Nevertheless, Hollands and Young, the other new appointee, were part of the 6-4 majority that three weeks ago elected developer Edward Giunta II as the new planning commission chairman. Giunta replaced five-term chairman Bruce Cury, considered by neighborhood groups as a "smart growth" advocate who opposed expanding the urban service area.

Of the remaining seven commission members, three are developers or engineers.

Asked if the planning commission has grown more pro-development, Giunta sidestepped the question, saying instead the board is more fiscally conservative. The commission's budget for fiscal year 2011 is $4.25 million, down from $5.9 million in 2008.

But the new chairman said the commission spends too much paying consultants to write studies on transit, sustainability and other issues having nothing to do with the commission's core duty of overseeing the comprehensive plan. The studies can cost as much as $25,000.

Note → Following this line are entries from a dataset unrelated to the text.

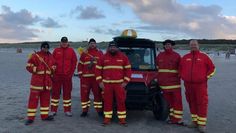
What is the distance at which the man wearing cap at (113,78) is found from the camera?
34.0 ft

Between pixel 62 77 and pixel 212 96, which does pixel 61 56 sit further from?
pixel 212 96

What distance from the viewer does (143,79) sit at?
10820mm

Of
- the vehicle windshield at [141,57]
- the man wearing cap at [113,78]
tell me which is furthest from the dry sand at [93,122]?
the vehicle windshield at [141,57]

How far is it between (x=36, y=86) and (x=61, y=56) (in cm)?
123

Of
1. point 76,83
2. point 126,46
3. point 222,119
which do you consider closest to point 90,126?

The new chairman vowed to reduce the $29,000 the commission spends on the annual community design awards banquet to $5,000. The difference will be covered by ticket sales and corporate sponsorships, he said.

He also wants to end the planning commission's role in shepherding community based planning, the process by which residents develop rules for guiding growth and protecting the character of their neighborhoods. Giunta would hand the process over to the county's Planning and Growth Management Department.

The plans are popular with activists such as Mariella Smith, who won an award from the American Planning Association for her work on the Ruskin Community Plan. But to Giunta, they are a waste of money. A typical community plan takes two years of planning commission staff time, he said, while less than a dozen residents participate.

"We shouldn't call them community plans," he said. "They're activist plans."

Ken Hagan, often regarded as a development-friendly county commissioner, said his votes in favor of development projects were often based on recommendations by the planning commission.

"The planning commission recommended every one of the developments that the board is being accused of approving and creating sprawl," Hagan said. "I don't know if it's really possible for the planning commission to be more pro-growth than it already is."

In some cases, such as the proposed Mill Bayou development on the Little Manatee River, county commissioners rejected the project despite a recommendation for approval by the planning commission staff.

Hagan's point is well-taken, Mariella Smith said, but she points out that county commissioners appoint four of the 12 planning commission members. The other six voting members are appointed by the cities of Tampa, Plant City and Temple Terrace.

Giunta is a Tampa appointee and Frank Chillura, also a developer and property manger, was appointed by Temple Terrace.

So politicians, whose campaign war chests are brimming with developers' dollars, appoint developer-friendly planning commissioners.

"Then the politicians can say, 'We're only approving what the planning commission approved,'" Smith said. "They want a developer-friendly planning commission to run interference for them."